■ **Task list**
- a) In the raspberry mousse recipe, what is used in place of whipped cream?
- b) Reproduce the portion of the raspberry mousse recipe starting at "- Gelatine Powder" and ending at "finish like I did.".
- c) Carry on writing the raspberry mousse recipe from the point where it stops.

■ **Article**
==================================================

If you like berries, your will love this Raspberry Mousse! Quick to make, this easy Raspberry Mousse Recipe is the perfect light dinner party dessert idea to try this summer or for Valentine's Day. So light and fluffy, they are an epic raspberry-lover dessert!
Why we love this recipe
Well, it is a question of taste of course but for me, this raspberry mousse recipe is the best because it uses whipped Egg Whites instead of Whipped Cream. That means that the mousses are much much, much lighter in texture and taste - and have a much lighter fat content too.
It is also all about the real taste of fruit that you find both in the mousse and in the raspberry coulis added over it. The mousse is very light - like a little raspberry cloud - and is perfectly balanced by the raspberry coulis that brings out the powerful tangy taste of the fruit.
The last thing that makes these mousse with raspberries a great recipe is that it is a Dairy-Free and Gluten-Free one. We are not using cream, dairy or any gluten here, so it is a great dessert to serve to anyone who cannot eat dairy or gluten!
There are only a few ingredients required to make these Raspberry Mousses - and that's one of the thing I like the most about this recipe!
Oh, and the fact that they are also Gluten-Free and Dairy-Free! The main ingredients are obviously the Raspberries, then the whipped Egg Whites.
To make these Raspberry Mousse Cups, you will need (scroll down to recipe card for all quantities):
- Raspberries: fresh or frozen
- Lemon Juice: just a little bit to balance the sweet flavour of the mousse
- Vanilla Paste (or Extract): another great way to boost the flavours of the dessert!
- Gelatine Powder (with water): needed to help the mousse set and remain fluffy
- Egg Whites: whipped, to give the mousse its light and fluffy texture
- Salt: only a pinch to stabilise the whipped egg whites
- Caster Sugar: or fine white sugar
Optionally, you can also add some Dark Chocolate Shavings over the mousse as a finish like I did.
More Mousse Recipes Ideas:
- The best Coffee Mousse Cups
- Dark Chocolate Mousse
- Chocolate and Avocado Mousse (Vegan)
- Aquafaba Chocolate Mousse
How to make a Mousse with Raspberries
The recipe for Raspberry Mousse is quite simple and straight-forward. It is made in two steps: first, prepare the raspberry puree with the gelatine then whip the egg whites into a meringue.
To make the Raspberry Mousse Cups:
- Blend the Raspberries with an Immersion Blender. Pour the Raspberry Puree into a small Pot through a thin-mesh sieve to remove the seeds. You might have to pour it through the sieve a couple of times to remove all the seeds. Optionally, you can set aside about 1/4 of the puree to use as the finishing layer like I did.
- Add the Lemon Juice and Vanilla Paste to the blended Raspberries and heat up on low-heat. Mix well to combine.
- In a separate bowl, mix the Gelatine with Cold Water.
- When the Raspberry Puree is hot (it does not need to boil), transfer into a large clean mixing bowl and whisk in the Gelatine until all dissolved and combined. Place in the fridge to cool.
- When the raspberry puree has reached room temperature, place the Egg Whites in the bowl of your Mixer with the Salt and start whipping on medium-speed. When the Egg Whites start to thicken and become foamy, start to gradually add the Caster Sugar, whipping well between each addition. When you have added all the sugar, increase the speed to the maximum until you reach stiff peaks.

==================================================

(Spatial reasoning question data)
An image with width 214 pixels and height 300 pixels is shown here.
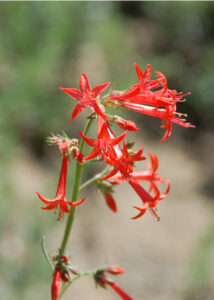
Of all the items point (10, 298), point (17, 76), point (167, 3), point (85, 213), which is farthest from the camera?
point (167, 3)

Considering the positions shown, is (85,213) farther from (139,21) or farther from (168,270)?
(139,21)

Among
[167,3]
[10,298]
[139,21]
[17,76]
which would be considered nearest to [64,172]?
[10,298]

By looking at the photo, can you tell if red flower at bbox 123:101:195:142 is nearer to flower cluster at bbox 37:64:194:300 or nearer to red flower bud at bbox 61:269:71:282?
flower cluster at bbox 37:64:194:300

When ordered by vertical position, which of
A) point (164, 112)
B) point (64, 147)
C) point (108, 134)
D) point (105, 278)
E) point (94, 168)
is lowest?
point (105, 278)

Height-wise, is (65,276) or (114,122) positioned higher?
(114,122)

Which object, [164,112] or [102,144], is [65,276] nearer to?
[102,144]

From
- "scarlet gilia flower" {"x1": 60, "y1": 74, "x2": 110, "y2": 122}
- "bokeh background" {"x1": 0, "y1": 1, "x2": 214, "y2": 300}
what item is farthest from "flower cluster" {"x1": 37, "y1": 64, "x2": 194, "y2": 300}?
"bokeh background" {"x1": 0, "y1": 1, "x2": 214, "y2": 300}

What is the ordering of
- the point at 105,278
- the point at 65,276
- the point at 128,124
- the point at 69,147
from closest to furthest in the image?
the point at 128,124 < the point at 69,147 < the point at 65,276 < the point at 105,278

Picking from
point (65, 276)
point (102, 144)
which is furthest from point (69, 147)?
point (65, 276)

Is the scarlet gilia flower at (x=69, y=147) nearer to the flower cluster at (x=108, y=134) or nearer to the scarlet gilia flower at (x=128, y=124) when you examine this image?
the flower cluster at (x=108, y=134)
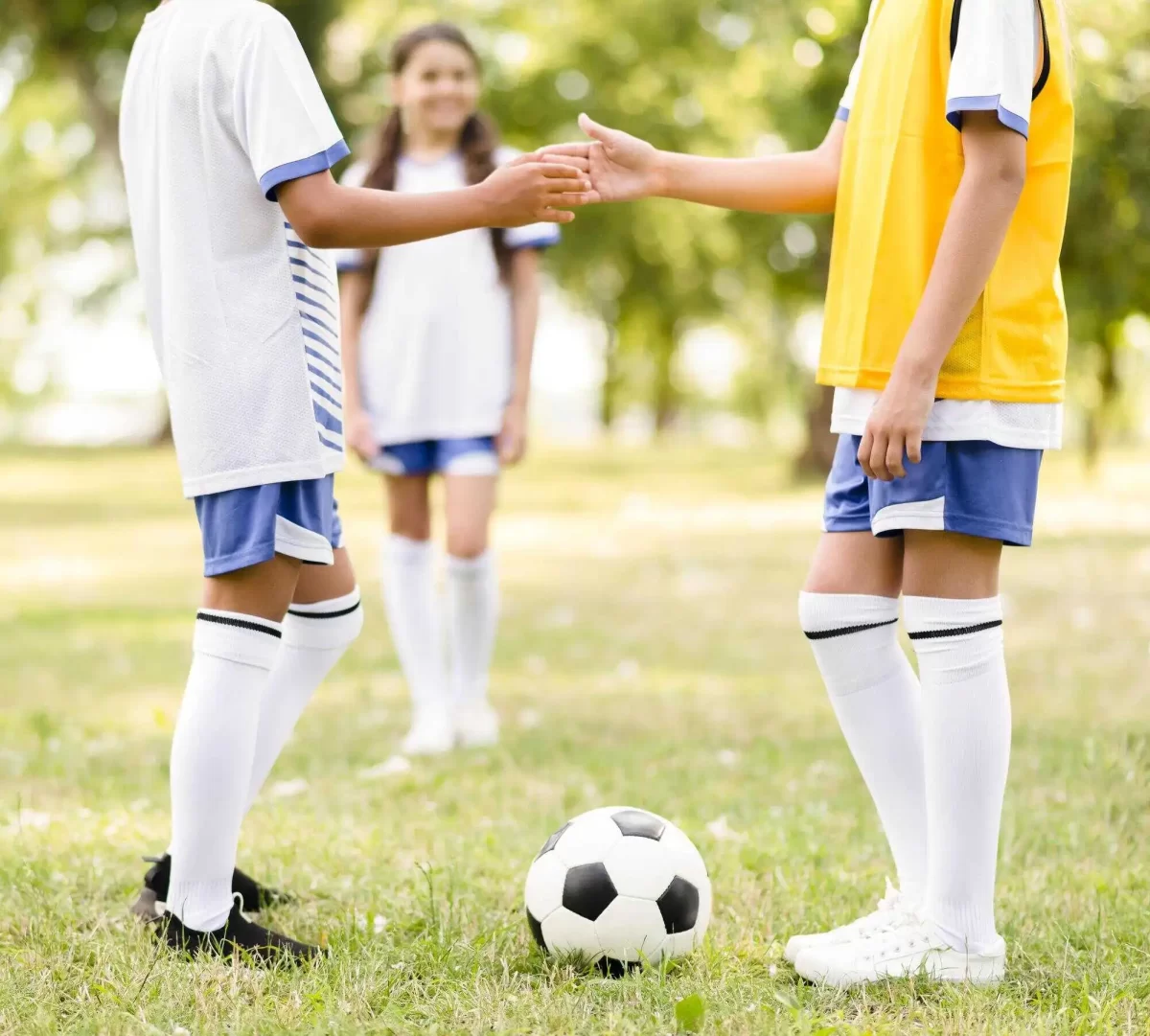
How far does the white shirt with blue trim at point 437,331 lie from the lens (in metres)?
4.91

==================================================

■ **Answers to each task**
- a) Whipped egg whites.

- b)
- Gelatine Powder (with water): needed to help the mousse set and remain fluffy
- Egg Whites: whipped, to give the mousse its light and fluffy texture
- Salt: only a pinch to stabilise the whipped egg whites
- Caster Sugar: or fine white sugar
Optionally, you can also add some Dark Chocolate Shavings over the mousse as a finish like I did.

- c)
- Fold the Raspberry Puree into the Egg Whites (*) and pour in serving cups or glasses. Place in the fridge to set for 30 minutes to an hour.
- Before serving, add the rest of the Raspberry Puree over the Mousses and serve cold.
(*) A good way to insure the whipped egg whites do not deflate when you mix in the raspberries is to start by mixing a little bit of the egg whites into the raspberries. Then transfer the whole raspberry puree into the remaining of the egg whites and fold it in.
You can also use my easy Raspberry Coulis recipe to finish your mousses!
Wonder if you can make a mousse with frozen raspberries, the answer is: absolutely! Using Frozen Raspberries instead of fresh ones is not only cheaper, it also means that this recipe can be made all year round.
I personally made the mousse and coulis with frozen raspberries, then topped them with some fresh raspberries to finish the dessert.
Note that if you use frozen raspberries, I recommend defrosting them first before blending them. I simply put them in the microwave on 'quick defrost' mode until soft. The water from the frozen raspberries will evaporate when you heat up the puree.
Yes, you can, but I recommend using Gelatine so that the mousse has a slightly stiffer texture. I wanted to make sure my Raspberry Mousses would hold their shapes and stay (relatively) stiff, so I added a little bit of gelatine to it.
But it is really up to you - the raspberry mousses will be equally delicious without gelatine added to them. The texture of the mousse will simply be not as stabilised (and probably a bit more fragile) if you do not add the gelatine.
In this recipe, we are using Raw Egg Whites, just like in traditional French Chocolate Mousse. Raw Egg whites are safe to eat if using Fresh Eggs. That being said, if you do not want to eat raw eggs, you can actually slightly cook them instead.
To use pre-cooked Egg Whites, you will need to make an Italian Meringue instead of a French Meringue like here. The difference between the two is that an Italian Meringue is made from a hot sugar syrup poured into egg whites instead of simple caster sugar.
Using a hot syrup over the egg whites will not only stabilise them a lot, it will also cook the egg whites. You can read more about Italian meringue here.
Storing & Freezing
How to store this dessert
I recommend eating this berry mousse within 24 hours for the best texture. It should be kept in the fridge until ready to be eaten.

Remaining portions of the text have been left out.